Learning objectives

  • Implement value iteration: repeatedly apply the Bellman optimality update for \(V\).
  • Extract the optimal policy as greedy with respect to the converged \(V\).
  • Relate value iteration to policy iteration (one sweep of “improvement” per state, no full evaluation).

Concept and real-world RL

Value iteration updates the state-value function using the Bellman optimality equation: \(V(s) \leftarrow \max_a \sum_{s’,r} P(s’,r|s,a)[r + \gamma V(s’)]\). It does not maintain an explicit policy; after convergence, the optimal policy is greedy with respect to \(V\). Value iteration is simpler than full policy iteration (no inner evaluation loop) and converges to \(V^*\). It is used in planning when the model is known; in large or continuous spaces we approximate \(V\) or \(Q\) with function approximators and use approximate dynamic programming or model-free methods.

Illustration (value iteration convergence): The optimal value at a non-terminal state (e.g. center of the grid) updates each sweep and converges to \(V^*\). The chart below shows the value at one such state over the first few sweeps (γ=0.9, -1 per step).

Exercise: Implement value iteration for the same gridworld. Use \(\gamma=0.9\) and stop when the value function changes by less than 1e-4. Output the optimal value and policy.

Professor’s hints

  • Initialize \(V(s)=0\) for all states (including terminals). In each sweep, for every non-terminal state compute \(V_{new}(s) = \max_a \sum_{s’,r} P(s’,r|s,a)[r + \gamma V(s’)]\). Use the current \(V\) for all next-state values (synchronous update).
  • Terminal states: keep \(V\) at 0 and do not update them. After the loop, extract the policy: for each state \(s\), \(\pi(s) = \arg\max_a \sum_{s’,r} P(s’,r|s,a)[r + \gamma V(s’)]\).
  • Stop when \(\max_s |V_{new}(s) - V(s)| < 10^{-4}\). Print or plot the 4×4 value table and a 4×4 policy (e.g. arrows or action indices).

Common pitfalls

  • Updating terminals: Do not update \(V\) for terminal states; they stay 0. Updating them can break convergence or give wrong values.
  • Using \(\gamma=1\) in the exercise: The exercise specifies \(\gamma=0.9\). With \(\gamma=1\) and -1 per step, values can be very negative; the algorithm still converges but numbers differ.
  • Policy from V: The optimal policy is greedy w.r.t. \(V\), not w.r.t. the previous policy. Compute the one-step lookahead using the final \(V\) when extracting the policy.

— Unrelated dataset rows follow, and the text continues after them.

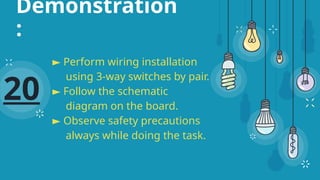 Electrical Switch Demonstration electrical installation and maintenance ppt | PPTX
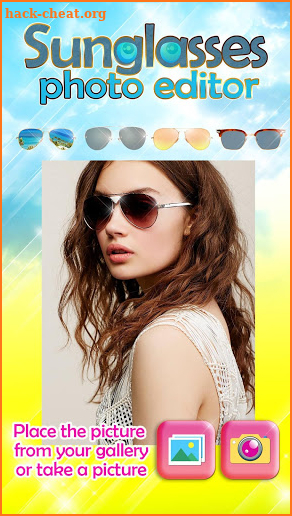 Sunglasses Photo Editor 🕶 Glasses Camera App screenshot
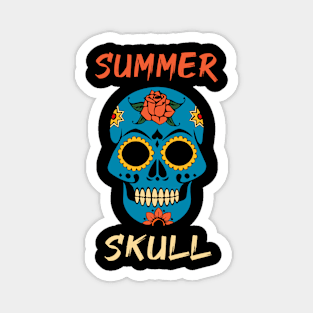 SUMMER SKULL Magnet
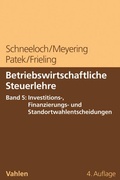 Cover: Betriebswirtschaftliche Steuerlehre  - Vahlen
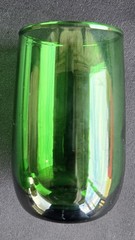 Anchor Hocking Roly Poly Forest Green Juice Glass 3-3/8″ H c.1970s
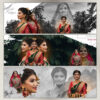 Wedding 12x36 PSD Template Pack – 10 Premium New Couple DM & Cover PSD Designs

Worked solution (warm-up: effect of γ on V)

Warm-up: Run value iteration with \(\gamma=0.5\) and then \(\gamma=0.99\) on the same gridworld. How does the optimal \(V\) near the center change?

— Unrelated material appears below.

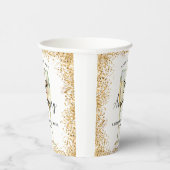 Gouden 50e Bruiloft Jubileum Papier Cups Papieren Bekers (Rechts)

Answer: With higher \(\gamma\) (e.g. 0.99), future rewards matter more, so the optimal \(V\) near the center is less negative (closer to 0 or higher) because the agent is “less discouraged” by the -1 per step—the distant terminal reward is weighted more. With lower \(\gamma\) (e.g. 0.5), the agent heavily discounts the future, so values near the center are more negative; the optimal policy may still go to the terminal, but the magnitude of \(V\) is smaller (more negative). So: higher \(\gamma\) ⇒ values reflect longer horizons and are typically larger (less negative when reward is -1 per step). This is the same trade-off in any discounted MDP: \(\gamma\) controls how much we care about the long term.

Extra practice

  1. Warm-up: Run value iteration with \(\gamma=0.5\) and then \(\gamma=0.99\) on the same gridworld. How does the optimal \(V\) near the center change? (Higher \(\gamma\) ⇒ future rewards matter more ⇒ values reflect longer horizons.)
  2. Coding: Implement value iteration for a 4×4 gridworld with goal and terminal states. Plot the optimal \(V^*\) as a heatmap and the optimal policy as arrows. Verify that the policy points toward the goal.
  3. Challenge: Add a single “obstacle” cell in the middle that the agent cannot enter (e.g. (1,1)). Update the transition model so actions into the obstacle leave the agent in place with reward -1. Re-run value iteration and show the optimal policy avoids the obstacle.